The height of a projectile is modeled by the
equation y = −2x2 + 38x +10, where x is
time, in seconds, and y is height, in feet.
During what interval of time, to the nearest
tenth of a second, is the projectile at least 125
feet above ground. please help me to get out of this question.

To determine the time interval during which the projectile is at least 125 feet above the ground, we need to analyze the given quadratic equation: y = -2x² + 38x + 10. Here, y represents the height in feet, and x represents time in seconds.
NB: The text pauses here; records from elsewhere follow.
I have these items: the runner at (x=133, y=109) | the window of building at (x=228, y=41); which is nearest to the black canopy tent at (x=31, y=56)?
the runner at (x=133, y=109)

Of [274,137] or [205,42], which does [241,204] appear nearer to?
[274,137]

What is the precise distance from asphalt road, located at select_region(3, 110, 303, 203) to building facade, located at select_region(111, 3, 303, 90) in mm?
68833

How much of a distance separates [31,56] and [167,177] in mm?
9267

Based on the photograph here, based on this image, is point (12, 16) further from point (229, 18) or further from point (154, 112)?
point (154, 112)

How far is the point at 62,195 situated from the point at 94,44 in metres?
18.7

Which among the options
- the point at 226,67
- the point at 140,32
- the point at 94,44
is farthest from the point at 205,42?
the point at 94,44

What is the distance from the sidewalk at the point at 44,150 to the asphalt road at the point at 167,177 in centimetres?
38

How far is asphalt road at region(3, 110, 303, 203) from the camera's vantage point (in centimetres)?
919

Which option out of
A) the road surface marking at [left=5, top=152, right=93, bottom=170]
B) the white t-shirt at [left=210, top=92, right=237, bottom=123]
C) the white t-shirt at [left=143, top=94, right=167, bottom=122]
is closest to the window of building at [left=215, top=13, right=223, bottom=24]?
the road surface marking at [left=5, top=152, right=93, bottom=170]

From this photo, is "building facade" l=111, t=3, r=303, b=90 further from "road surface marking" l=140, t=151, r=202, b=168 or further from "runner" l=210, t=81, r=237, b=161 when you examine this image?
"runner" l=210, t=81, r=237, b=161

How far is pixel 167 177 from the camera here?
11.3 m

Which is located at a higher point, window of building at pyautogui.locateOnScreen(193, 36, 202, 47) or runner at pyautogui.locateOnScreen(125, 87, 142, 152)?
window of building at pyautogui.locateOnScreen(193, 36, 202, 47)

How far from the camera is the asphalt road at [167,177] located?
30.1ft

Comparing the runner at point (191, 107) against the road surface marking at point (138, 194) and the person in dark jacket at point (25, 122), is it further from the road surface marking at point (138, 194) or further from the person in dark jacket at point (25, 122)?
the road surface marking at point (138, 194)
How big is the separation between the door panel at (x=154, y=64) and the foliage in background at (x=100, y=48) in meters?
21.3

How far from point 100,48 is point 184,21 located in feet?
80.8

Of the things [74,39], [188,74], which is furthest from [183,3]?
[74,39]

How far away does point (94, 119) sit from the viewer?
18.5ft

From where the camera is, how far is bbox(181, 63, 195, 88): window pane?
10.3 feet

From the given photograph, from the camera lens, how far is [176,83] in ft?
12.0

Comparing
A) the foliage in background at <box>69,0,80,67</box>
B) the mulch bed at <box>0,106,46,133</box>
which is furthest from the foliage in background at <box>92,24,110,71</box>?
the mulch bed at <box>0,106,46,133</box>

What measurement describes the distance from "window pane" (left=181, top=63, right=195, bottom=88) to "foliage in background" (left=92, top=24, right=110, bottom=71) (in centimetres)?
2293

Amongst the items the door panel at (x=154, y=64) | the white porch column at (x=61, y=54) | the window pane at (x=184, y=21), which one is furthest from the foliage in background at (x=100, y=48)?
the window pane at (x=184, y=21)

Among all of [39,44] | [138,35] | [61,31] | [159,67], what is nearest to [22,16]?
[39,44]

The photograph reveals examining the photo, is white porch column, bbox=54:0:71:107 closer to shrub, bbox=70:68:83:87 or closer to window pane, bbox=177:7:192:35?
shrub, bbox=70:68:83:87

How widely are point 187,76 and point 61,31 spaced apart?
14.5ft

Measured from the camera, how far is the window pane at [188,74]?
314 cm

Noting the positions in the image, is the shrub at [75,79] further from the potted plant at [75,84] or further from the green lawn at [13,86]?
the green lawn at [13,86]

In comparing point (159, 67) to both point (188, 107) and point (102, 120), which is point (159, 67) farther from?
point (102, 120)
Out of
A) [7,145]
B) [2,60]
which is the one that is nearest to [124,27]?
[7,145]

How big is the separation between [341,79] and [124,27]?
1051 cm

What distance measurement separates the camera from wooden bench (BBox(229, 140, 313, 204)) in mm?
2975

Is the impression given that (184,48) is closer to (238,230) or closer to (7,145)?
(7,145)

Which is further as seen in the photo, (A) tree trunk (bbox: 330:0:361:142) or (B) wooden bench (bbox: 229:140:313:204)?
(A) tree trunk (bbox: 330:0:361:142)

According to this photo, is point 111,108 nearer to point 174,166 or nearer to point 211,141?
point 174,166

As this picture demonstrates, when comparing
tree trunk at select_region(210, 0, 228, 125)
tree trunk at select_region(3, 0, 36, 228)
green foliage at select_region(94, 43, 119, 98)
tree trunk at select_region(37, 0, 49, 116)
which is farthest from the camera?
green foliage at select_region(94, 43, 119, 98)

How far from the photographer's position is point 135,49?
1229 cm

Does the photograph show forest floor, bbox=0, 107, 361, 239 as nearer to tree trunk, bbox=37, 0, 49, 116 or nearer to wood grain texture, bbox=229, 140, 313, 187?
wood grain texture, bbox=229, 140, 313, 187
Our goal is to find the values of x for which y is greater than or equal to 125 feet.

Setting Up the Inequality

First, we set up the inequality based on the height requirement:

-2x² + 38x + 10 ≥ 125

Rearranging the Inequality

Next, we rearrange this inequality to bring all terms to one side:

-2x² + 38x + 10 - 125 ≥ 0

This simplifies to:

-2x² + 38x - 115 ≥ 0

Factoring the Quadratic

To solve the quadratic inequality, we first need to find the roots of the corresponding equation:

-2x² + 38x - 115 = 0

We can use the quadratic formula, x = (-b ± √(b² - 4ac)) / 2a, where a = -2, b = 38, and c = -115.

Calculating the Discriminant

First, we calculate the discriminant (b² - 4ac):

• b² = 38² = 1444
• 4ac = 4 * (-2) * (-115) = 920
• Discriminant = 1444 - 920 = 524

Finding the Roots

Now, we can find the roots:

x = (−38 ± √524) / (2 * -2)

Calculating √524 gives approximately 22.9, so:

x = (−38 ± 22.9) / -4

This results in two potential solutions:

• x₁ = (−38 + 22.9) / -4 ≈ 3.78
• x₂ = (−38 - 22.9) / -4 ≈ 15.78

Analyzing the Interval

Now that we have the roots, we need to determine the intervals where the quadratic expression is greater than or equal to zero. The roots divide the number line into three intervals:

• (-∞, 3.78)
• (3.78, 15.78)
• (15.78, ∞)

To find where the expression is non-negative, we can test points from each interval:

• For x = 0 (in the first interval): -2(0)² + 38(0) - 115 = -115 (negative)
• For x = 5 (in the second interval): -2(5)² + 38(5) - 115 = 25 (positive)
• For x = 20 (in the third interval): -2(20)² + 38(20) - 115 = -115 (negative)

Conclusion on the Time Interval

From our testing, we see that the quadratic expression is non-negative in the interval [3.78, 15.78]. Therefore, the projectile is at least 125 feet above the ground during the time interval:

[3.8 seconds, 15.8 seconds]

Thus, rounding to the nearest tenth of a second, the projectile is at least 125 feet above the ground from approximately 3.8 seconds to 15.8 seconds.